Chris Webb's BI Blog

Analysis Services, MDX, PowerPivot, DAX and anything BI-related

Calculating Ages In MDX

with 5 comments

One area where I see people have a lot of problems when they’re learning MDX is when they are working with dates. SQL has a lot of great functionality for working with dates while MDX, to be honest, does not – therefore people tie themselves in knots writing complex MDX expressions (which often don’t perform all that well) to recreate what they would do in SQL. However, as is often the case with MDX, approaching the questions from a completely different angle yields much better results.

For example, let’s imagine that you wanted to calculate the age in years of any customer on any given date. Using the Adventure Works cube you have a Date dimension, which will be how you want to select the date that the age is to be calculated at; there is also, on the Customer dimension, an attribute called Birth Date that gives you each customer’s date of birth. You need a calculated measure that calculates the age of each customer for any date selected on the Date dimension.

If you think about this as a SQL date problem, you’ll probably want to use functions like DateDiff() – one of the VBA functions that is available in MDX (but is not native MDX). The following article shows how DateDiff() and other VBA functions can be used to calculate ages in VBA code:
http://msdn.microsoft.com/en-us/library/aa227466(v=vs.60).aspx

Here’s a query showing how this calculation can be implemented in MDX:

with

--calculate the difference between the years of the 

--current date and the customer's birth date

member measures.yeardiff as

DateDiff("yyyy",

[Customer].[Customer].currentmember.properties("Birth Date", typed),

[Date].[Date].currentmember.member_value

)

--calculate a value which is the month number

--multiplied by 100 plus the day number of the month

--for the current date

member measures.datemonthday as

(month([Date].[Date].currentmember.member_value) * 100)

+

day([Date].[Date].currentmember.member_value)

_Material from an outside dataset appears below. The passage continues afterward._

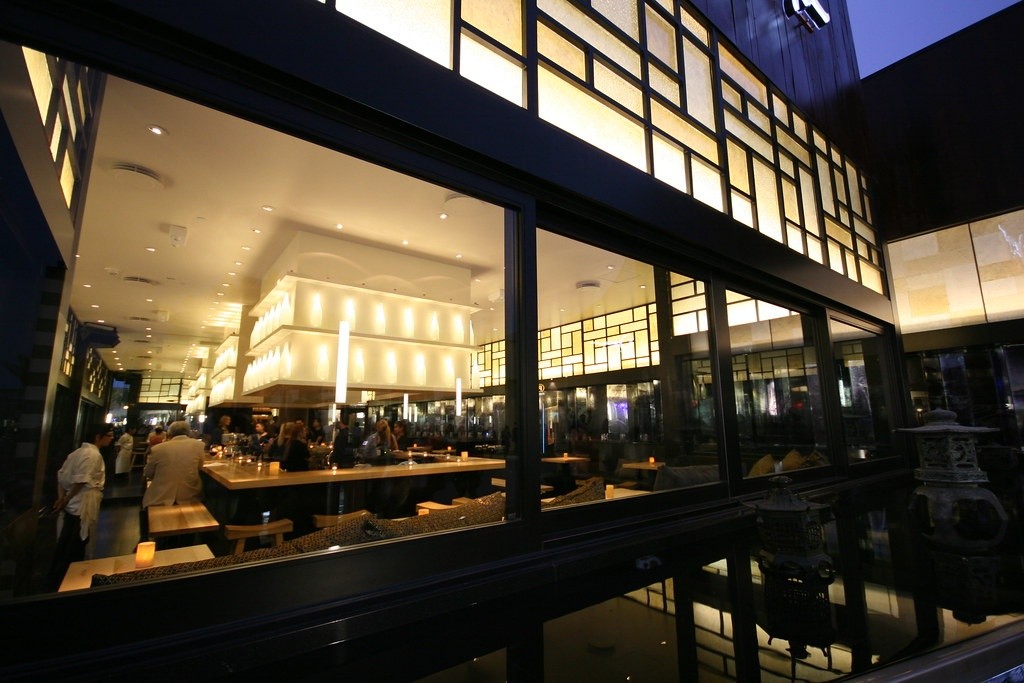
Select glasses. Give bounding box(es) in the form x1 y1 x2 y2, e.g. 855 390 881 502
103 433 112 438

--calculate a value which is the month number

--multiplied by 100 plus the day number of the month

--for the customer birth date

member measures.birthmonthday as

(month([Customer].[Customer].currentmember.properties("Birth Date", typed)) * 100)

+

day([Customer].[Customer].currentmember.properties("Birth Date", typed))

 

--calculate customer age as the difference in years

--minus 1 if the customer's birthday this year is

--after the current date

member measures.customerage as

measures.yeardiff -

iif(measures.datemonthday>=measures.birthmonthday,0,1)

 

select

--return all dates in 2002 on columns

descendants(

[Date].[Calendar].[Calendar Year].&[2002],

[Date].[Calendar].[Date])

on 0,

--return all customers in Coff's Harbour on rows

descendants(

[Customer].[Customer Geography].[City].&[Coffs Harbour]&[NSW],

[Customer].[Customer Geography].[Customer])

on 1

from

[Adventure Works]

where(measures.customerage)

The output of the query is this:

image

On my laptop this query, which returns 365 columns and 106 rows, returns in around 3.5 seconds. A few things to point out:

  • I’m using the .Member_Value function instead of the .MemberValue function to get the typed date value associated with each date, as Bill Anton’s recent blog post points out that it is marginally faster.
  • I’m using .Properties(“Birth Date”, typed) to get the typed date value for each customer’s birth date. If I set the ValueColumn property on the Customer attribute of the Customer dimension, or enabled the hierarchy on the Birth Date attribute, I would be able to use .Member_Value here too and get a very minor performance improvement.
  • Most of time spent by the query is taken by the yeardiff calculated member, which uses the DateDiff() function. This isn’t surprising because calling any VBA function in MDX is expensive and something to be avoided.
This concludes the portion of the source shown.